When it comes to cryptography, block ciphers like AES are pretty important. Block ciphers are a fundamental building block – and they do a lot more than just encrypt. Many random number generators, and even hash functions like SHA-2 rely on block ciphers for their security. So, let’s take a look at what block ciphers do.

But back up a bit – let’s start with something simpler. Many newspapers have these puzzles called “cryptograms”. A cryptogram puzzle has a message encrypted with a simple substitution cipher (a design that was deprecated, like, 500 years ago). Substitution ciphers swap each letter of the alphabet with some other letter. An encoding/decoding chart might look like this:

A B C D E F G H I J K L M N O P Q R S T U V W X Y Z
P G B K V Y W F J E U I H L X D Q S N Z T A O R M C

Encrypting with a substitution cipher means processing the message one letter at a time, swapping each letter out for its counter part. In theory, this means that only people with access to the decoding chart would be able to decrypt the message. But nah, basic letter frequency analysis and a bit of logic is enough to get the plaintext.

What’s interesting, though, is that this basic idea of substitution is actually still pretty important in modern cryptography – we’ve just made a few upgrades. Think about how a substitution cipher might be implemented:

for (int i=0; i<inputString.length; i++) {
	outputString[i] = encryptLetter(inputString[i]);
}

Basically, just take each letter and pass it through a function called encryptLetter (functional programming fans, I agree with you: pretend I used map). encryptLetter is a simple function that looks up the corresponding “encrypted” letter using the encoding/decoding table. Here’s how the function looks in action:

encryptLetter('A') = 'P'
encryptLetter('S') = 'N'
encryptLetter('Q') = 'Q'

This type of function has a name in cryptography: it’s called a random permutation.

Imagine you have some list of things, maybe a list of the 26 letters. Now, duplicate that list and shuffle the new list’s contents into a random order. Pair up the elements from the two lists: 1st elements together, 2nd elements together, etc. Congrats! You’ve got yourself a random permutation.

That’s a pretty good mental model for how random permutations work, but modern cryptography makes things a bit more complicated. Instead of using random permutations on the alphabet, modern cryptography typically works with the set of 128-bit integers. Since there are 340,282,366,920,938,463,463,374,607,431,768,211,456 (i.e. 2^128) different 128-bit integers, that creates some practical problems. Problems like “how do we shuffle a list that contains more data than the human race has ever created?”.

Fortunately, cryptographers have a pretty good solution to this problem. Instead of using truly random permutations, we can just pretend. If we can make a function that walks, swims, and quacks like a random permutation – to the point that even a skilled attacker couldn’t tell the difference – then it won’t really matter that it’s not truly random. We call these pseudorandom permutations or “PRPs”.

But PRPs don’t exist in isolation. PRPs come in a family – a collection of functions. Each PRP in a PRP function family is identified by a unique “key” (hint hint!), which is typically a 128- or 256-bit integer. The basic security guarantee that PRP families provide is that nobody can tell the difference between a PRP and a true random permutation – unless they have the PRP’s key (or impossibly enormous computational resources).

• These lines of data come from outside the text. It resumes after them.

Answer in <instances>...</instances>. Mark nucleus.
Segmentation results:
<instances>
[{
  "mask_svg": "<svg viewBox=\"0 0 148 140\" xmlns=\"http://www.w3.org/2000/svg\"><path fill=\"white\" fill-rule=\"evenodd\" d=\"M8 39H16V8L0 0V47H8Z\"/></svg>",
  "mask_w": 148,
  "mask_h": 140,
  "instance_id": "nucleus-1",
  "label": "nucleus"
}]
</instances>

Now, back to block ciphers. A block cipher is an algorithm that dreams of being a PRP function family. There are many ways to design these algorithms. Threefish, a recent block cipher design from the SHA-3 competition, uses integer addition (with overflow wrapping), bitwise rotation, and bitwise XOR to “mix up” the inputs in a way that is difficult for an attacker to predict (without knowledge of the key). Typically, this mixing process is repeated many times to ensure security (these are called “rounds”). In future posts, I’ll explore the actual details of various block cipher designs.

The weirdest thing about block ciphers is that we have no mathematical proof that any of the block ciphers in use today are actually secure. In other words, none of them have been proven to be a PRP family. Even worse, there’s no proof that PRPs actually exist at all. On the other hand, many block ciphers (like AES) have been extensively analyzed, and no one has proven that they are not a PRP family. That doesn’t eliminate the possibility that some future work will show them to be broken, but it’s a pretty good sign, and many prominent cryptographers suspect AES may never be broken.